## Bloque de texto
● ● ● ●
MENSAJE DEL SANTO PADRE JUAN PABLO II
AL PRESIDENTE DE LA CONFERENCIA EPISCOPAL ESPAÑOLA

Al Señor Cardenal Antonio María Rouco Varela
Arzobispo de Madrid
y Presidente de la Conferencia Episcopal Española

1. Con ocasión del encuentro homenaje de los sacerdotes españoles a San Juan de Ávila, con motivo del V centenario de su nacimiento, deseo hacer llegar un cordial saludo a los pastores y presbíteros de las diversas diócesis españolas que han querido conmemorar esta efeméride de manera solemne en la ciudad cordobesa de Montilla, junto al sepulcro de quien es el principal patrón del clero secular español.

Lo hago cuando aún vibra dentro de mi la experiencia de la visita a los Santos Lugares y, en particular, al Cenáculo, desde donde he enviado una carta a todos los sacerdotes mientras recordaba lo que ocurrió allí, aquella noche cargada de misterio, y tenía los ojos del espíritu puestos en Jesús y en los Apóstoles sentados a la mesa con Él (cf. A los sacerdotes con ocasión del Jueves Santo de 2000, 2). Desde aquel entonces, “comenzó para el mundo una nueva presencia de Cristo, presencia que se da ininterrumpidamente donde se celebra la eucaristía y un sacerdote presta a Cristo su voz” (ibíd., 13). La celebración de ese encuentro ha de ser una nueva muestra de gratitud al Señor por el don de su permanencia entre los suyos a través del ministerio sacerdotal, del cual San Juan de Ávila es un modelo siempre actual.

2. En efecto, en un momento histórico lleno de controversias y de cambios profundos, Juan de Ávila supo hacer frente con entereza a los grandes desafíos de su época, de la manera que sólo los hombres de Dios saben hacer: afianzado incondicionalmente en Cristo, lleno de amor por los hermanos e impaciente por hacerles llegar la luz del Evangelio. Ese fue el misterio de su inmensa actividad apostólica, de su amplia producción literaria y de su creatividad en la tarea de evangelizar a todos los sectores de la sociedad. El ejemplo de su vida, su santidad, es la mejor lección que sigue impartiendo a los sacerdotes de hoy, llamados también a dar nuevo vigor a la evangelización en circunstancias que frecuentemente desconciertan por la rapidez de las transformaciones o la diversidad casi inabarcable de mentalidades y culturas, a veces entremezcladas en un mismo ambiente. Él nos enseña que hay una cultura del espíritu de la cual mana la serenidad y clarividencia necesarias para abordar las más intrincadas situaciones personales y pastorales, ayudando a distinguir los aspectos efímeros y superficiales de aquellos que señalan lo que verdaderamente dice el Espíritu a la Iglesia de hoy (cf. Tertio millennio adveniente, 23).
● ● ● ●
## Extractos del material
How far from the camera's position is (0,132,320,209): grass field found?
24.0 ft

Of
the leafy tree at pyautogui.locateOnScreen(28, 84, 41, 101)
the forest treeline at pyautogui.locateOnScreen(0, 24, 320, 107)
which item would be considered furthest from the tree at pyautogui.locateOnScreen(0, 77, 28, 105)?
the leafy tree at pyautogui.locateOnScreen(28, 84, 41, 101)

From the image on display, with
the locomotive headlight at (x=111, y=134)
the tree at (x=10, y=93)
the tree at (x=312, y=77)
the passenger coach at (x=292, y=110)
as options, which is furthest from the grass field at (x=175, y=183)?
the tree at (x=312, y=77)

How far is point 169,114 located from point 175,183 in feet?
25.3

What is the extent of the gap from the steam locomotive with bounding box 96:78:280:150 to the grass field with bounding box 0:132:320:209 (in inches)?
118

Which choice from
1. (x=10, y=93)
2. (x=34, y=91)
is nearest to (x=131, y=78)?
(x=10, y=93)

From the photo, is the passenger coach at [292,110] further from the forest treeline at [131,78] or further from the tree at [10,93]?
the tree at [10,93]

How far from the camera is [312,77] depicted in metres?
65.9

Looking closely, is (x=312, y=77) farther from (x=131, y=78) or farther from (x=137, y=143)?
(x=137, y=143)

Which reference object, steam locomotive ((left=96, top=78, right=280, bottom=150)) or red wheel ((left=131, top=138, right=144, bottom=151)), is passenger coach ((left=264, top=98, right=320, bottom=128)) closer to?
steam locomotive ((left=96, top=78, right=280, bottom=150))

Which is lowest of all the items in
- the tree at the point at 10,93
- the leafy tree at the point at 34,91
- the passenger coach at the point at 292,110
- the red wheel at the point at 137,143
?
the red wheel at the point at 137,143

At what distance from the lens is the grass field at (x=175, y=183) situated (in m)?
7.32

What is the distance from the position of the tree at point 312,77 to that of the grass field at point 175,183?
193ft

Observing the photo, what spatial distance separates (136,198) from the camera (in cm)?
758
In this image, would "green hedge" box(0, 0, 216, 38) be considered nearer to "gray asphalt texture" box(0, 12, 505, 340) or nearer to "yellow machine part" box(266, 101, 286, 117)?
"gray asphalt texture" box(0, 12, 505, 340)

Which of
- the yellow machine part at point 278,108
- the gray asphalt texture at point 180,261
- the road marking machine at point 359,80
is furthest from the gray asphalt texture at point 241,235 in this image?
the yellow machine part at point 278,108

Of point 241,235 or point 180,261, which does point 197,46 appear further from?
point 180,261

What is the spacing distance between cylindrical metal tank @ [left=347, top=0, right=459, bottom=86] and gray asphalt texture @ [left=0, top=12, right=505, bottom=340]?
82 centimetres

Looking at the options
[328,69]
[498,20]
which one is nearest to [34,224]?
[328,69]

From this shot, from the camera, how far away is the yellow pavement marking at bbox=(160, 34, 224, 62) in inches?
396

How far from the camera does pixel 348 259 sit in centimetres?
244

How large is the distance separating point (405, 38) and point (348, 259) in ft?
● ● ● ●
## Ejercicio
Prosigue el mensaje sobre San Juan de Ávila a partir de su última oración.

## Respuesta
3. Imbuido de esta cultura, Juan de Ávila encontró el camino que dio plenitud a su vida y sentido a su actividad ministerial. Ninguna dificultad, ni siquiera el agravio de la persecución, le pudo apartar de lo que era más esencial en su vida: ser ministro y apóstol de Jesucristo. Eso mismo quiso transmitir a otros muchos, trabajando con denuedo para que los sacerdotes, con una vida interior profunda, una formación intelectual vigorosa, una fidelidad a la Iglesia indefectible y un afán constante por llevar Cristo a los hombres, respondieran adecuadamente al ambicioso proyecto de renovación eclesial de su tiempo.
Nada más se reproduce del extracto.